Arafta Kalmak: Bir Yeşim Ustaoğlu Retrospektifi
Usta yönetmen Yeşim Ustaoğlu’nun şimdiye kadar imza attığı altı uzun metrajı ve Karadeniz yaylalarındaki kadınların emek öykülerini anlattığı belgeseli SIRTLARINDAKİ HAYAT’ı kapsayan bu retrospektif, ülkenin dört bir yanından insan hikayelerini anlatırken, kimliklerini keşfetmek için yola çıkanları, kendi kimliğini geçmişte aramak zorunda kalanları, şehirde yerini bulamayanları, Arafta sıkışıp kalmışları portreliyor. Yeşim Ustaoğlu’nun 1994’te imza attığı kara filmi İZ’le başlayan seçki, iki farklı coğrafyadan iki kadının acılarının nasıl ortaklaşabildiğini anlatan TEREDDÜT’le sona eriyor.

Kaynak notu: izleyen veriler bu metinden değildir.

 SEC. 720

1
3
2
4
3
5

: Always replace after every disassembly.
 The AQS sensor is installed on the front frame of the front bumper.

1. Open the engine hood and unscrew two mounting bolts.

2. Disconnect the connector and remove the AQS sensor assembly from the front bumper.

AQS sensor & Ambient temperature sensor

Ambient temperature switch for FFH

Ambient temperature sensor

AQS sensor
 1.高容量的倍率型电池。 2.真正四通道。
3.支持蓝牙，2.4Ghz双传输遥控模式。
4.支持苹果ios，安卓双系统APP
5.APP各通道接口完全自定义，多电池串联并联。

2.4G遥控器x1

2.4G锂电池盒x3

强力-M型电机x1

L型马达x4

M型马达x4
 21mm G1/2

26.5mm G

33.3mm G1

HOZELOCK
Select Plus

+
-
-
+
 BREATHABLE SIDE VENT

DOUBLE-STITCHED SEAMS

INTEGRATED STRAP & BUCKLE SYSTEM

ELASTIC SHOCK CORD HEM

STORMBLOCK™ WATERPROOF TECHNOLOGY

60'lı Yıllardan Üç Jean-Luc Godard Filmi
Jean-Luc Godard, SERSERİ ÂŞIKLAR’la uluslararası bir sinema depremine imza atıp Fransız Yeni Dalgası’nı tüm manşetlere taşırken, kavgacı, radikal ve dizginlenemez bir sinema dilinin tohumlarını atmıştı. Onun 60’larda imza attığı üç film, bu isyankâr dönemin arayışçı ruhunun yansımalarını taşıyor. Anna Karina ve Jean-Paul Belmondo’lu KADIN KADINDIR, kadın erkek ilişkileri üzerinden klasik müzikal komedileri tersyüz ederken, JANDARMALAR hayali bir ülkede savaşa katılan askerleri anlatarak Fransız devletini hicvediyor. Godard’ın çok daha az bilinen filmlerinden KÜÇÜK ASKER ise, yönetmenin kışkırtıcı politik duruşuyla, Cezayir Savaşı’nda Fransızların işledikleri suçları bir gerilim filmi çerçevesinde resmediyor.
Michael Haneke’ye Yakın Plan
Avusturyalı ustanın kapsamlı retrospektifi, şubat ayında iki başyapıtla sürüyor. Isabelle Huppert’in mazoşist bir öğretmen rolünde kariyerinin en etkileyici rollerinden birini sergilediği PİYANİST ve Avrupa’nın geçmişindeki suçlarla yüzleşmekten nasıl kaçındığını usta işi bir politik metinle anlatan SAKLI, yönetmenin sinemasının merkezindeki pek çok temayı barındırıyor.